YOUR OBJECTIVE: Quote the part of the lines below that opens with the line containing "What is the measurable" and runs through the final line, keeping every character as it stands.

Lines of data:
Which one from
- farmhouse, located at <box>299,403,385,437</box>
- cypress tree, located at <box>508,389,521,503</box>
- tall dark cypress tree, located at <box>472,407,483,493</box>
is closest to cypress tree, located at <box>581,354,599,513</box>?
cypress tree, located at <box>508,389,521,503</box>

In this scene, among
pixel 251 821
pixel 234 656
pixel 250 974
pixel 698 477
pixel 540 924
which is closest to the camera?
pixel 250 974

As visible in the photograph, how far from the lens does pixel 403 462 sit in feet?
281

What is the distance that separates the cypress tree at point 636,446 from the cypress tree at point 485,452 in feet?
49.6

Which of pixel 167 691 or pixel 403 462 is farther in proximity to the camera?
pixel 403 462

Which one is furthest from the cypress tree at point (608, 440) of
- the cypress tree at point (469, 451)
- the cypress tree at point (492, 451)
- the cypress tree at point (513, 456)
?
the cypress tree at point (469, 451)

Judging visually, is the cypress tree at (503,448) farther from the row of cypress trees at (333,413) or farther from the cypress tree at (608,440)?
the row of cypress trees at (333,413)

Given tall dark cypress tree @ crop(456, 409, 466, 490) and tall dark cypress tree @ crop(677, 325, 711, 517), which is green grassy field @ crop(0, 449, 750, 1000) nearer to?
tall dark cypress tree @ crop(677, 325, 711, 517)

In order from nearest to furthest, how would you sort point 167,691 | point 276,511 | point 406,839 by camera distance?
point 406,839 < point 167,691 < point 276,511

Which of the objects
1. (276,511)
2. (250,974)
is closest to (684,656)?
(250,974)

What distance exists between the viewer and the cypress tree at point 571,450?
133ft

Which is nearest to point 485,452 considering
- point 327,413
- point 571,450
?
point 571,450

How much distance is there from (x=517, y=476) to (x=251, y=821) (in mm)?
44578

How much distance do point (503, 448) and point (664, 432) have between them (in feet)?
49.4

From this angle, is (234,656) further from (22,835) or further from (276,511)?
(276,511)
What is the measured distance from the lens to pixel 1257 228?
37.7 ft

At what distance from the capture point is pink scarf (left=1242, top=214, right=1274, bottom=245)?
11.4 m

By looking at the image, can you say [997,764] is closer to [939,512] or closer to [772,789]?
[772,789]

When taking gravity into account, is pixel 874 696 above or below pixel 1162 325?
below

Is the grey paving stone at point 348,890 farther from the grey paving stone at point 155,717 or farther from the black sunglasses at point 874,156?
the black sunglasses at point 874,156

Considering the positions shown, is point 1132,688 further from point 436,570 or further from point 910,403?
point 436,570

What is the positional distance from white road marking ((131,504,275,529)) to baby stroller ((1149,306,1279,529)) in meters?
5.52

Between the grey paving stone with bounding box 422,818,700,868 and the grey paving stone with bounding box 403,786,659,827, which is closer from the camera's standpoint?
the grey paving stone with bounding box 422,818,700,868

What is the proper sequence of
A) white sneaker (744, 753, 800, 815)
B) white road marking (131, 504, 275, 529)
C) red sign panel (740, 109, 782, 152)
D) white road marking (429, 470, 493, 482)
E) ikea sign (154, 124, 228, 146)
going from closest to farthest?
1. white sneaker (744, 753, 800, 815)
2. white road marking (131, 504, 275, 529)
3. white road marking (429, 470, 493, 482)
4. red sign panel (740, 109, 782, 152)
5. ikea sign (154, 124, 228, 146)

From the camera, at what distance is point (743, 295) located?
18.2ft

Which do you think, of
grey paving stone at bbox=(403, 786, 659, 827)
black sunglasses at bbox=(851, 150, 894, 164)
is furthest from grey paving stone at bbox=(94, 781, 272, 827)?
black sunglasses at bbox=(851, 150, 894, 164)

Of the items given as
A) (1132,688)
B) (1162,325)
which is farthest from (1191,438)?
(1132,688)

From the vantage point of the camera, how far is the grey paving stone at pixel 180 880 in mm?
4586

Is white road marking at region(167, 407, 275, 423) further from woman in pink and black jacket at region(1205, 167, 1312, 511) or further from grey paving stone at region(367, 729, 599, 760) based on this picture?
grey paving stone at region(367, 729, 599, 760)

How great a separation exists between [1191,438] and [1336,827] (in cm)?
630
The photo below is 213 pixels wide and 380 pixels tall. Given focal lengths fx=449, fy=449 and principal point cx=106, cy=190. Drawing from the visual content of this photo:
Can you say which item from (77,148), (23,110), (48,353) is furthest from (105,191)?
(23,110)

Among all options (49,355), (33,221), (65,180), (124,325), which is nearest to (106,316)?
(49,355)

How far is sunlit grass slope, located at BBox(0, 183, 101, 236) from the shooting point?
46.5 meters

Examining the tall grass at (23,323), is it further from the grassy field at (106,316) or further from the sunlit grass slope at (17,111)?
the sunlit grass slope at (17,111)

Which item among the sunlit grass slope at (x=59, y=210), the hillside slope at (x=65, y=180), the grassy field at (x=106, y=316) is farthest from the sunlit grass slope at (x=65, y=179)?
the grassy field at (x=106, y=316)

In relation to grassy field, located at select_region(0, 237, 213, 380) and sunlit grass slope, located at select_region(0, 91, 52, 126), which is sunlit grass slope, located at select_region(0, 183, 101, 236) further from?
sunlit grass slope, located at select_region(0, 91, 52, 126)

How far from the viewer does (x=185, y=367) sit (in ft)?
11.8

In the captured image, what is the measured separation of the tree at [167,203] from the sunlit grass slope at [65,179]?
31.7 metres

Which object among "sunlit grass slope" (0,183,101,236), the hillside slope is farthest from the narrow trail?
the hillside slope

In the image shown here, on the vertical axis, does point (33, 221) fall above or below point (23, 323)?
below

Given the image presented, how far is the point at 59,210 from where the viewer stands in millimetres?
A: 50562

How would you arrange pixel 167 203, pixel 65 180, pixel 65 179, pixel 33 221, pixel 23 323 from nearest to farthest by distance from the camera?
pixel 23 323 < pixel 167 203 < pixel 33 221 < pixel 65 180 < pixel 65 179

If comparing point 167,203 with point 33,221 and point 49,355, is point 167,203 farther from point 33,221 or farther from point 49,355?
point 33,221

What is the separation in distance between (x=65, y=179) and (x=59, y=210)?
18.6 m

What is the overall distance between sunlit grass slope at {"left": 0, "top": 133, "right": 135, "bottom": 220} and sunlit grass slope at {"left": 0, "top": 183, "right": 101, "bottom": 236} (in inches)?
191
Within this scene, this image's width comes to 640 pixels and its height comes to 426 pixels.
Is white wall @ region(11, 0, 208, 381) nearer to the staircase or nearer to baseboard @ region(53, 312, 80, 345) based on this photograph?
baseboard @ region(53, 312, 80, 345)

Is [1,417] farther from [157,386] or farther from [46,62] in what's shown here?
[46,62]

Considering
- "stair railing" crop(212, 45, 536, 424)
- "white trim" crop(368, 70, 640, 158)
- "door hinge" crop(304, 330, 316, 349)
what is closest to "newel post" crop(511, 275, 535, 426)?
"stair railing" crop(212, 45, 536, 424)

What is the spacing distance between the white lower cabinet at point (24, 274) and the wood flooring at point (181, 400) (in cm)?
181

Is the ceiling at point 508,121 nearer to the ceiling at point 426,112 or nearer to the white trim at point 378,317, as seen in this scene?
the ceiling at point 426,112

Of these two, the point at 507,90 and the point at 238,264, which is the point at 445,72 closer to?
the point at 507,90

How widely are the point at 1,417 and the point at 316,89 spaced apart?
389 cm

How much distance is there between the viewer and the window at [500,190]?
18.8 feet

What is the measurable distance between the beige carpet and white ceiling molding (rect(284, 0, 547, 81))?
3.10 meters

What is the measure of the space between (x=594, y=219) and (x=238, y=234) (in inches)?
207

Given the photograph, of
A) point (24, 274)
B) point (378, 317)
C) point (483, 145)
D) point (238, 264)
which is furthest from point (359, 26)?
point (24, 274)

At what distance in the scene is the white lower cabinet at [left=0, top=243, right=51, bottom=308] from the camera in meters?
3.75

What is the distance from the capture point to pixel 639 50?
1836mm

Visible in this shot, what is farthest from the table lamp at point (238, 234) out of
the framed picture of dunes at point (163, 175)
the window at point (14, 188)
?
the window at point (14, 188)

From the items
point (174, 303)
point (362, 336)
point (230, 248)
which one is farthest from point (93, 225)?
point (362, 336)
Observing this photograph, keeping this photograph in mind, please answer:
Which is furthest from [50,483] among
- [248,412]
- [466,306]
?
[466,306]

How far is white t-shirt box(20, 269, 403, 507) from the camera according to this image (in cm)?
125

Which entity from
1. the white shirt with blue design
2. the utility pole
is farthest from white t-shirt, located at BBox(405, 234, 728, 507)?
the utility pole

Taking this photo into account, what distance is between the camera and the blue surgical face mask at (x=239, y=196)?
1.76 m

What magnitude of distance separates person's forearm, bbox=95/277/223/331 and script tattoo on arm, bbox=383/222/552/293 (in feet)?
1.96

EXERCISE OUTPUT:
What is the measurable distance between the beige carpet and white ceiling molding (rect(284, 0, 547, 81))?
3.10 meters

What is the measure of the space between (x=594, y=219) and (x=238, y=234) (in inches)?
207

Given the photograph, of
A) point (24, 274)
B) point (378, 317)
C) point (483, 145)
D) point (238, 264)
which is furthest from point (359, 26)?
point (24, 274)

At what distance in the scene is the white lower cabinet at [left=0, top=243, right=51, bottom=308] from the camera in meters?
3.75

What is the distance from the capture point to pixel 639 50?
1836mm

Visible in this shot, what is farthest from the table lamp at point (238, 234) out of
the framed picture of dunes at point (163, 175)
the window at point (14, 188)
?
the window at point (14, 188)

From the items
point (174, 303)
point (362, 336)
point (230, 248)
which one is farthest from point (93, 225)?
point (362, 336)
Observing this photograph, keeping this photograph in mind, please answer:
Which is furthest from [50,483] among
- [248,412]
- [466,306]
?
[466,306]

How far is white t-shirt box(20, 269, 403, 507) from the camera according to this image (in cm)?
125

Which entity from
1. the white shirt with blue design
2. the utility pole
is farthest from white t-shirt, located at BBox(405, 234, 728, 507)?
the utility pole

Taking this photo into account, what distance is between the camera and the blue surgical face mask at (x=239, y=196)?
1.76 m

What magnitude of distance separates person's forearm, bbox=95/277/223/331 and script tattoo on arm, bbox=383/222/552/293 (in feet)?
1.96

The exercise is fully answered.